Managing Cloud Shell settings for account users
IBM® Cloud Shell settings are managed in the IBM Cloud® console. As an account owner or Cloud Shell administrator, you can control whether users in an account can access Cloud Shell, and you can select the location availability for an account.
IBM Cloud Shell is a cloud-based shell workspace that you can access through your browser. Cloud Shell is preconfigured with the full IBM Cloud CLI, plug-ins, and tools that you can use to manage apps, resources, and infrastructure. For more information, see Getting started with IBM Cloud Shell.
Before you begin
Only account owners, users assigned the Administrator role for the Cloud Shell account management service, or users assigned the Administrator role on all account management services can change the Cloud Shell settings. To assign this access to a user in your account, complete the following steps:
- In the IBM Cloud console, go to Manage > Access (IAM), and select Users.
- On the Users page, select the user that you want to assign the role to.
- On the individual user's page, click the Access tab, and then click Assign access.
- Select the service IBM Cloud Shell.
- For the role, select Administrator, and then click Review.

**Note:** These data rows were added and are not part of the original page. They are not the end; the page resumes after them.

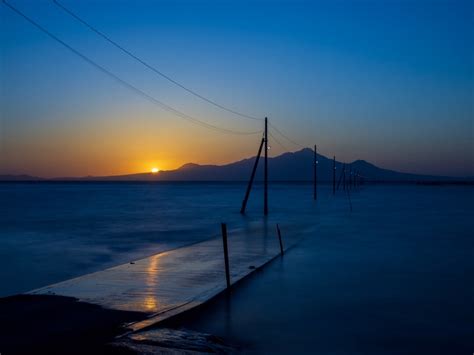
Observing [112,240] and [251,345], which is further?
[112,240]

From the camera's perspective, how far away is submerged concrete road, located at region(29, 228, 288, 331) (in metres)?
8.97

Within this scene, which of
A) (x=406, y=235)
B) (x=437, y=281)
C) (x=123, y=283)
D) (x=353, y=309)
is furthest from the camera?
(x=406, y=235)

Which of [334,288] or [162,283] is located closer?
[162,283]

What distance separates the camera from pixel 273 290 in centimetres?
1155

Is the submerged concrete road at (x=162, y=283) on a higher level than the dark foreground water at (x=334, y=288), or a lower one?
higher

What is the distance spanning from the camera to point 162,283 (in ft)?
36.3

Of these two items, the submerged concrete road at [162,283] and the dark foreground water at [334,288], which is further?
the submerged concrete road at [162,283]

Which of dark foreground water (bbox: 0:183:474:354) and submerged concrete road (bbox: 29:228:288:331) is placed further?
submerged concrete road (bbox: 29:228:288:331)

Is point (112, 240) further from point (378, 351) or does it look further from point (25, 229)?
point (378, 351)

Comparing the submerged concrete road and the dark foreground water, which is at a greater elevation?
the submerged concrete road

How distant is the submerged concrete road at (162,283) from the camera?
29.4 feet

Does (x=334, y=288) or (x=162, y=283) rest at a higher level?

For more information, see IAM roles.
- Click Add to add your policy configuration to your policy summary.
- Click Assign.
For more information, see the IAM roles and actions for the IBM Cloud Shell account management service.
Enabling or disabling Cloud Shell for an account
By default, Cloud Shell is enabled for an account. As an account owner or user with the correct access, you can enable or disable Cloud Shell for users in the account.

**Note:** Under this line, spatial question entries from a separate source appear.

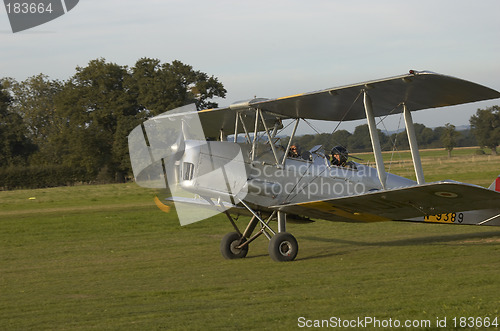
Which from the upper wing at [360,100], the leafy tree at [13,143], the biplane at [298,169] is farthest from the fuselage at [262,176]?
the leafy tree at [13,143]

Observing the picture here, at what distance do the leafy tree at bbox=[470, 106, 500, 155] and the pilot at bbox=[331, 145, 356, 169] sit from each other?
66.9m

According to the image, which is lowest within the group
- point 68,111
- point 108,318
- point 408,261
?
point 408,261

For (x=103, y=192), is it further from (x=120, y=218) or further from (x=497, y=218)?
(x=497, y=218)

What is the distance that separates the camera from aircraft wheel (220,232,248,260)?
12633 millimetres

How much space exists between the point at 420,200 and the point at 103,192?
93.5ft

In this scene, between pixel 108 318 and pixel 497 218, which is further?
pixel 497 218

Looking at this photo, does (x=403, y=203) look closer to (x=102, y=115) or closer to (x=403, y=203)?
(x=403, y=203)

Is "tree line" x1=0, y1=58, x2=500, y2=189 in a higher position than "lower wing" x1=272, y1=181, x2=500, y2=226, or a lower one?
higher

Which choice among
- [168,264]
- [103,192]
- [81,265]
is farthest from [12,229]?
[103,192]

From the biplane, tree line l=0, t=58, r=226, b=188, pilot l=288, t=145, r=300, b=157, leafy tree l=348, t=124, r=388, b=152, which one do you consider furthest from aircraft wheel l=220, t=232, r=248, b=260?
tree line l=0, t=58, r=226, b=188

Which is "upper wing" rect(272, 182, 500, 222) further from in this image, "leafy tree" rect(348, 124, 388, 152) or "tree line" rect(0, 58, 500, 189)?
"tree line" rect(0, 58, 500, 189)

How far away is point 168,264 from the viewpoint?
12.1 meters

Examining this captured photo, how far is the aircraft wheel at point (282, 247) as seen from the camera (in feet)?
37.7

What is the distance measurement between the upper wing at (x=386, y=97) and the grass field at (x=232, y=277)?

When the Cloud Shell availability setting is enabled, Cloud Shell is available to all users in the account. If the setting is disabled, no users in the account can access Cloud Shell. The IBM Cloud Shell icon is disabled in the IBM Cloud console.

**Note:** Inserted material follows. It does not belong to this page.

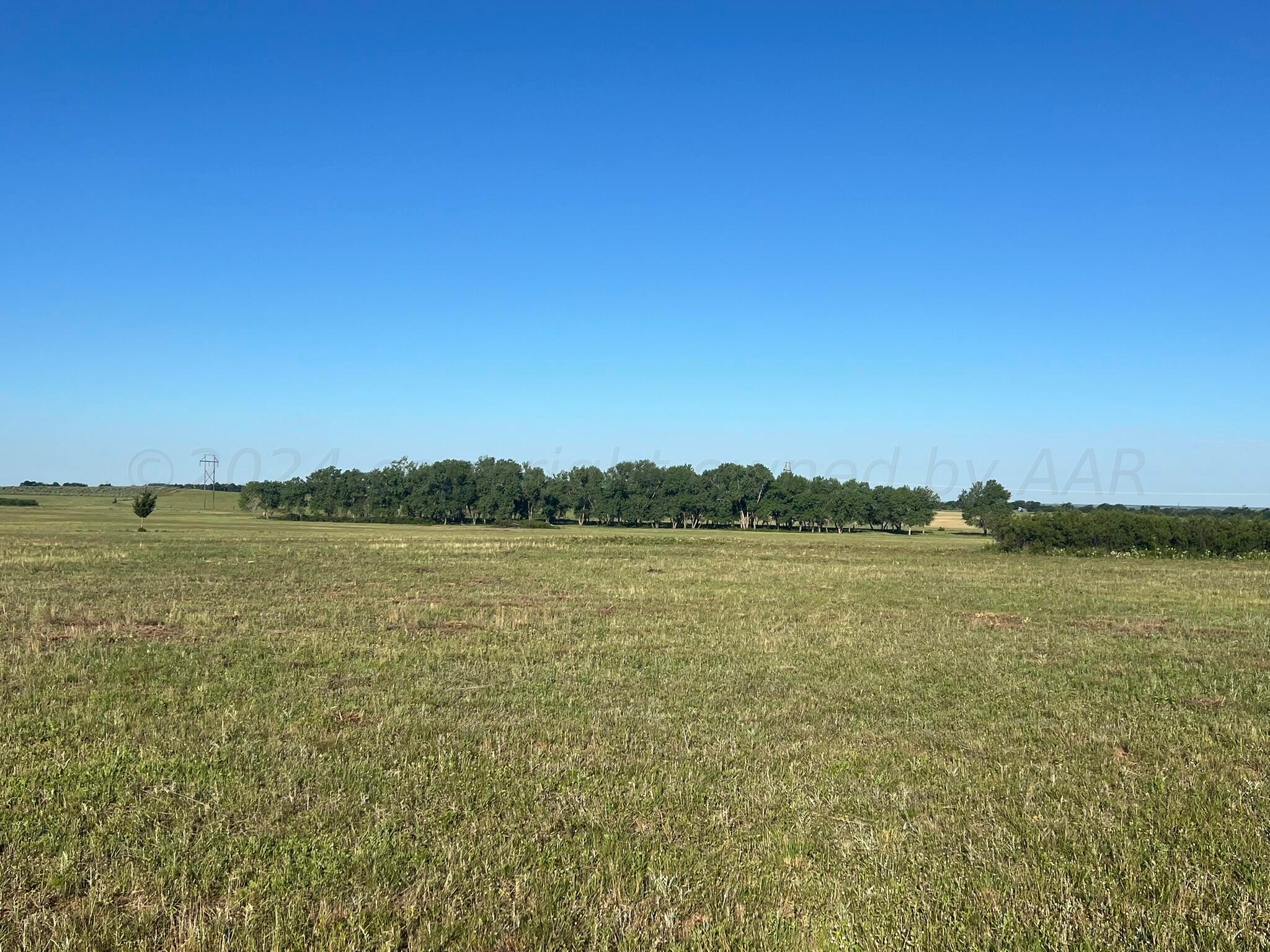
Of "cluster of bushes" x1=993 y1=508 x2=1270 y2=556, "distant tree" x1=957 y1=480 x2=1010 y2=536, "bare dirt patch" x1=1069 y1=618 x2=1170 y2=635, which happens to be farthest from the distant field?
"bare dirt patch" x1=1069 y1=618 x2=1170 y2=635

To enable or disable Cloud Shell for the account, complete the following steps:
- In the IBM Cloud console, go to Manage > Account, and select IBM Cloud Shell settings.
- Select the Enabled or Disabled toggle, and then click Save changes.
Enabling or disabling Cloud Shell locations for an account
By default, all locations for the account are enabled, and the nearest available location is selected. Users are routed to the nearest available location, such as Dallas (us-south) or Frankfurt (eu-de).
As an account owner or user with the correct access, you can select whether Cloud Shell is enabled only in specific locations for the account. To select Cloud Shell locations for the account, complete the following steps:
- In the IBM Cloud console, go to Manage > Account, and select IBM Cloud Shell settings.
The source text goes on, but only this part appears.